Let's analyze option (A): $\frac{1}{6}\left\{ {f(0) + f(1) + 4f\left( {{1 \over 2}} \right)} \right\}$ Substitute the expressions for $f(0)$, $f(1)$, and $f(1/2)$: $\frac{1}{6}\left\{ a + (a + b + c) + 4\left(a + \frac{b}{2} + \frac{c}{4}\right) \right\}$ Simplify the expression inside the curly braces: $\frac{1}{6}\left\{ a + a + b + c + 4a + \frac{4b}{2} + \frac{4c}{4} \right\}$ $\frac{1}{6}\left\{ (a+a+4a) + (b+2b) + (c+c) \right\}$ $\frac{1}{6}\left\{ 6a + 3b + 2c \right\}$ Now, distribute the $\frac{1}{6}$: $\frac{6a}{6} + \frac{3b}{6} + \frac{2c}{6} = a + \frac{b}{2} + \frac{c}{3}$ This matches our result (I) from Step 1.

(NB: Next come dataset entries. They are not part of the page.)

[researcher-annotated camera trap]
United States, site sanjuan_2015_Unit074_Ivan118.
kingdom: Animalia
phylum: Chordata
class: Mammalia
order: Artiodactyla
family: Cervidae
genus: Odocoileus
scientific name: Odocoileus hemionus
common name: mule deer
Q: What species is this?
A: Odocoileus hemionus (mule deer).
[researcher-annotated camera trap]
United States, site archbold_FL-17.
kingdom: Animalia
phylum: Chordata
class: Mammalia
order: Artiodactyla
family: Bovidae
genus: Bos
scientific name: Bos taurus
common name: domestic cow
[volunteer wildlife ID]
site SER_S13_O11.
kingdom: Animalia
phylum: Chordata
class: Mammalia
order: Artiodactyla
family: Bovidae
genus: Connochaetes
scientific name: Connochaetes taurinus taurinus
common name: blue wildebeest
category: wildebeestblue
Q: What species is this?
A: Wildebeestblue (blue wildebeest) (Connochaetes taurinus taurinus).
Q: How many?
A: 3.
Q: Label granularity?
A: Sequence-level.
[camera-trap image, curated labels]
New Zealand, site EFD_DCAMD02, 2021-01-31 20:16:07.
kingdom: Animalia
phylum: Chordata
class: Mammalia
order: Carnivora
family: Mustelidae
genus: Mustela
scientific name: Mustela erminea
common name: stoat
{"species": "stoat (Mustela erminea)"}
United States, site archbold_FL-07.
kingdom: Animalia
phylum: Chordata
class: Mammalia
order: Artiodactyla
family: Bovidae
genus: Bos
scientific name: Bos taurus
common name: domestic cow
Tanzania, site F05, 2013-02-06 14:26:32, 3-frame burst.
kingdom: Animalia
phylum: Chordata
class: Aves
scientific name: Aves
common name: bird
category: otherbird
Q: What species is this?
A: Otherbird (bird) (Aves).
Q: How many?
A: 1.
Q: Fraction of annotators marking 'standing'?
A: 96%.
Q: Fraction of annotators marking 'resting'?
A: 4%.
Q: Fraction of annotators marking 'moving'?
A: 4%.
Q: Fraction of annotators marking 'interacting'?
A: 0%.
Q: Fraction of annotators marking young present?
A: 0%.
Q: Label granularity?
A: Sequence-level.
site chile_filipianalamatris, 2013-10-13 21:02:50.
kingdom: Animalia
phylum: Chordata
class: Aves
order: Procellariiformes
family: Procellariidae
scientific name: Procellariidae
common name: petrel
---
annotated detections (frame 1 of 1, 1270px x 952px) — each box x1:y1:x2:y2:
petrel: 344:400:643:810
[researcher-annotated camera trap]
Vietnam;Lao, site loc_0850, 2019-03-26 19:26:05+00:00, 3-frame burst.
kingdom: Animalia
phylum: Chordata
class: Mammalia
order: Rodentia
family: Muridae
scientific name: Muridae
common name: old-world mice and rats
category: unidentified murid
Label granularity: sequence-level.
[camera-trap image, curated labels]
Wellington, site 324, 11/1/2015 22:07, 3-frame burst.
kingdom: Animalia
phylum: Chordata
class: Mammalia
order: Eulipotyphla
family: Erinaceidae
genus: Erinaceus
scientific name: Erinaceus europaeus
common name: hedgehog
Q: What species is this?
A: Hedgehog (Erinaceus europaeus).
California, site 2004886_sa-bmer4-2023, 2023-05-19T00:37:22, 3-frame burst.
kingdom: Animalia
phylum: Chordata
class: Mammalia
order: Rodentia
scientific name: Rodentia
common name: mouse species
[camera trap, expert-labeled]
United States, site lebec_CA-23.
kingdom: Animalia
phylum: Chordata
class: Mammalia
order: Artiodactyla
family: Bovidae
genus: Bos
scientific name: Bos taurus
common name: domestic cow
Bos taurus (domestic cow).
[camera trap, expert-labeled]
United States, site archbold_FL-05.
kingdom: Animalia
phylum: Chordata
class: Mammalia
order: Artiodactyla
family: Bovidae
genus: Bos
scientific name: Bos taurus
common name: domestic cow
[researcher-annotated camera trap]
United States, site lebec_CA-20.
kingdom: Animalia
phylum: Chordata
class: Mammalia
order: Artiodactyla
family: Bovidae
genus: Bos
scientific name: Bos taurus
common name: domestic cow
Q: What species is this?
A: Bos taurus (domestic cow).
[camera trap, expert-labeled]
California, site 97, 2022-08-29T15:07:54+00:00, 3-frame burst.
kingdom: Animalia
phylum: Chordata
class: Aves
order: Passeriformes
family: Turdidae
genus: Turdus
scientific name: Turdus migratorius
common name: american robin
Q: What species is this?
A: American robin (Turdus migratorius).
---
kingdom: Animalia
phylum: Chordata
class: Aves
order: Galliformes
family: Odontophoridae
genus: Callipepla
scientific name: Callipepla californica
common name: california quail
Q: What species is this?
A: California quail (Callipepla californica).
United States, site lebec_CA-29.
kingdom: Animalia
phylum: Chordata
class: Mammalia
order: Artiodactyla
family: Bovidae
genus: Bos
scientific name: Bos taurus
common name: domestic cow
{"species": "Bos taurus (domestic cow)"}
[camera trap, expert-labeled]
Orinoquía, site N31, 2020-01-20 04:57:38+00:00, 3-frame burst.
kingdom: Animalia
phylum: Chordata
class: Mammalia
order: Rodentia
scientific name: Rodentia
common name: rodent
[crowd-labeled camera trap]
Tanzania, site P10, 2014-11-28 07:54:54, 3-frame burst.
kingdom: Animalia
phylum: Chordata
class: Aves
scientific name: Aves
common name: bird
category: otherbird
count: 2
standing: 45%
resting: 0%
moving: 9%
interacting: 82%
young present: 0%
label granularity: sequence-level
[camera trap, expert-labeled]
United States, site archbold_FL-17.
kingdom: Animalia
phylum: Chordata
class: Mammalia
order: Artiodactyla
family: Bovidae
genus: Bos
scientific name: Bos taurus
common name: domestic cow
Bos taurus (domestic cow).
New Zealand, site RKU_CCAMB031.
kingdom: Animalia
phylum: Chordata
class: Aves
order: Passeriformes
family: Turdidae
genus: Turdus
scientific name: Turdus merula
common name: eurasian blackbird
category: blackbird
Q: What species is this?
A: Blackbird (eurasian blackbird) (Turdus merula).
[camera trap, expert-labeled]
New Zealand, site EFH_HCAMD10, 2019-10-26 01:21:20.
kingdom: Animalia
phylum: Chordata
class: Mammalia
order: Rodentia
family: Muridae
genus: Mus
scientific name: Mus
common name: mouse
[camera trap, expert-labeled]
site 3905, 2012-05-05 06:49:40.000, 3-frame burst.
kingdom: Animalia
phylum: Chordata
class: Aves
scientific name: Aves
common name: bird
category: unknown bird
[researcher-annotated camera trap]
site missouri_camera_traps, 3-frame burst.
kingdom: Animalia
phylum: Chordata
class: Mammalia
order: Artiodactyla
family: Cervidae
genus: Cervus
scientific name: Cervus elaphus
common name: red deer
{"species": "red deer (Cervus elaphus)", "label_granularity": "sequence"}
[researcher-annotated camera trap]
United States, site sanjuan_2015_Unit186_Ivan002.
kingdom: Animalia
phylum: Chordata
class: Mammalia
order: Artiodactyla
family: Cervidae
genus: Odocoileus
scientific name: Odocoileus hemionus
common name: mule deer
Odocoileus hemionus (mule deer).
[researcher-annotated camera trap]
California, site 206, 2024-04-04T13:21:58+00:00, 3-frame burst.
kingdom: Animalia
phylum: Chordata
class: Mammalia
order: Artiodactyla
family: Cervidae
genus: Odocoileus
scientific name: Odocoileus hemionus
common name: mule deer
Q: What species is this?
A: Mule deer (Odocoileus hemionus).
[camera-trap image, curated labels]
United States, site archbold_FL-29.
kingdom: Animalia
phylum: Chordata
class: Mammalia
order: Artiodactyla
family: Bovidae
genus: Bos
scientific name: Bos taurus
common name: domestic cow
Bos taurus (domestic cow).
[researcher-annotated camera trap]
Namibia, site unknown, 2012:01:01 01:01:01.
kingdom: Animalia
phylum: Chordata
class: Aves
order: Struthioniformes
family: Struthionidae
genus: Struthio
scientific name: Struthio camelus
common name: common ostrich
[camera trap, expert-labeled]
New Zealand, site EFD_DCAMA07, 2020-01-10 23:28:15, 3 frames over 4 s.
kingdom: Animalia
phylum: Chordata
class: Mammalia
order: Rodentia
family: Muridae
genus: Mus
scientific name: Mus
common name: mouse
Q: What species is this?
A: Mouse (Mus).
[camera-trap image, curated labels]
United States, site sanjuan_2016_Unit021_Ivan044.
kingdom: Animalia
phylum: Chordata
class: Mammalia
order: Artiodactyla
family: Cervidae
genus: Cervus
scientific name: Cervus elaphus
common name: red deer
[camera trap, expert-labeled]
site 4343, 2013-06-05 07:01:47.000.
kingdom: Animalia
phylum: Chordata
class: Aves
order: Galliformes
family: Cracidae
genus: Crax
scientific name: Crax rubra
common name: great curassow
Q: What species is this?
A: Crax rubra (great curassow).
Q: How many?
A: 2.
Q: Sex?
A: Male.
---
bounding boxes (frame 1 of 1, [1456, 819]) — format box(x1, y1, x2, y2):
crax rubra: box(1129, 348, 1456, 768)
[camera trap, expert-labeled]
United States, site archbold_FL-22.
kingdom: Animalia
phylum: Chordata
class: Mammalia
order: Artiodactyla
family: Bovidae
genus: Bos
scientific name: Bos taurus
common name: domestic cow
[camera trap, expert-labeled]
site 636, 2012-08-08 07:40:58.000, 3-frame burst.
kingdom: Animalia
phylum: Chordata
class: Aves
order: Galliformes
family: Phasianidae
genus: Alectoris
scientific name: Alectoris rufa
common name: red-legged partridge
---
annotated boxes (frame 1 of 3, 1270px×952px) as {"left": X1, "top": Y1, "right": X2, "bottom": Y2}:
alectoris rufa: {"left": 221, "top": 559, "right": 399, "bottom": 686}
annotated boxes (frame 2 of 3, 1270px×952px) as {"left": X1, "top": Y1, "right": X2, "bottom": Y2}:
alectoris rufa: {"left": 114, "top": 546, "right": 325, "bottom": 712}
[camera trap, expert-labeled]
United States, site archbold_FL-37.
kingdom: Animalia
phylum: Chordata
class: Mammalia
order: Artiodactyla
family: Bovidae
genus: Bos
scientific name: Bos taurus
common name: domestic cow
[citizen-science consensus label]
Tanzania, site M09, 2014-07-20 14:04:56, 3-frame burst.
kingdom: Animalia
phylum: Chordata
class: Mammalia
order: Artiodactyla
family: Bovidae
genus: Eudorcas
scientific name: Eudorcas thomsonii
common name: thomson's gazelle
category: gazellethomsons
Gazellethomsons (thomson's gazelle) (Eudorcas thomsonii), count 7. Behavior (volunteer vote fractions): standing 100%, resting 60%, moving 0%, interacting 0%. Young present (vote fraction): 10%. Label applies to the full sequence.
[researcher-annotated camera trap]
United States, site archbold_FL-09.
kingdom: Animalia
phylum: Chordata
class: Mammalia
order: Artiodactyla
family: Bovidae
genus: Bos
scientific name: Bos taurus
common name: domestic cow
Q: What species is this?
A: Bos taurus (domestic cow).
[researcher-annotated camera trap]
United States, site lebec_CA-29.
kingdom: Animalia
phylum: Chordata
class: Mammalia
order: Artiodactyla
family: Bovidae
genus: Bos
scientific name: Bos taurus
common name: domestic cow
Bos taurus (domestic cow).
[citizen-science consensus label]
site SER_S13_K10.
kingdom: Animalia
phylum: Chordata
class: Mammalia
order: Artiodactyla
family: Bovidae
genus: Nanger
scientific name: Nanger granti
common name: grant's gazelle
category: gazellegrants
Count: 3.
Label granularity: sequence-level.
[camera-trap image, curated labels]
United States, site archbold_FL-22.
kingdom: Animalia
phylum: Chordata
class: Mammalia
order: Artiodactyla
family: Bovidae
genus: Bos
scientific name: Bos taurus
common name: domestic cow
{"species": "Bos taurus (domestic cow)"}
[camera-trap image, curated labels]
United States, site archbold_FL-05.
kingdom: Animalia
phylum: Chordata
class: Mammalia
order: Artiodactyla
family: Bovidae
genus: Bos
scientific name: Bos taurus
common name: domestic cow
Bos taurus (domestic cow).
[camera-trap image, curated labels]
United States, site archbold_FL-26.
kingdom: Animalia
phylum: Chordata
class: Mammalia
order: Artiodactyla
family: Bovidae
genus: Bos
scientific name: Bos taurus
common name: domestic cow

Let's quickly check other options to confirm (A) is the only correct one.

Option (B): $2\left\{ 3{f(1) + 2f\left( {{1 \over 2}} \right)} \right\}$ $2\left\{ 3(a+b+c) + 2\left(a + \frac{b}{2} + \frac{c}{4}\right) \right\}$ $2\left\{ 3a + 3b + 3c + 2a + b + \frac{c}{2} \right\}$ $2\left\{ 5a + 4b + \frac{7c}{2} \right\} = 10a + 8b + 7c \neq a + \frac{b}{2} + \frac{c}{3}$

Option (C): $\frac{1}{3}\left\{ {f(0) + f\left( {{1 \over 2}} \right)} \right\}$ $\frac{1}{3}\left\{ a + \left(a + \frac{b}{2} + \frac{c}{4}\right) \right\}$ $\frac{1}{3}\left\{ 2a + \frac{b}{2} + \frac{c}{4} \right\} = \frac{2a}{3} + \frac{b}{6} + \frac{c}{12} \neq a + \frac{b}{2} + \frac{c}{3}$

Option (D): $\frac{1}{2}\left\{ {f(1) + 3f\left( {{1 \over 2}} \right)} \right\}$ $\frac{1}{2}\left\{ (a+b+c) + 3\left(a + \frac{b}{2} + \frac{c}{4}\right) \right\}$ $\frac{1}{2}\left\{ a + b + c + 3a + \frac{3b}{2} + \frac{3c}{4} \right\}$ $\frac{1}{2}\left\{ 4a + \frac{5b}{2} + \frac{7c}{4} \right\} = 2a + \frac{5b}{4} + \frac{7c}{8} \neq a + \frac{b}{2} + \frac{c}{3}$

Common Mistakes & Tips

• Algebraic Errors: Be meticulous with algebraic simplification, especially when dealing with fractions and combining terms. A small error in arithmetic can lead to an incorrect final answer.
• Forgetting the Constant of Integration (for indefinite integrals): While this problem involves definite integrals, it's a good reminder that for indefinite integrals, the constant of integration '+ C' is essential. For definite integrals, it cancels out.
• Misinterpreting Function Notation: Ensure you correctly substitute the values into $f(x)$ and don't confuse $f(x)$ with its coefficients $a, b, c$.

Summary

The problem requires us to evaluate a definite integral of a general quadratic polynomial $f(x) = a + bx + cx^2$ over the interval $[0, 1]$. We first calculated this integral to be $a + \frac{b}{2} + \frac{c}{3}$. Then, we evaluated the function at the points $x=0$, $x=1$, and $x=1/2$, expressing these values in terms of the coefficients $a$, $b$, and $c$. Finally, we substituted these expressions into each of the given options. Option (A) yielded the exact same result as our calculated definite integral, confirming it as the correct answer. This result is also consistent with Simpson's 1/3 rule for numerical integration, which is exact for polynomials of degree up to three.

The final answer is \boxed{\frac{1}{6}\left{ {f(0) + f(1) + 4f\left( {{1 \over 2}} \right)} \right}}. This corresponds to option (A).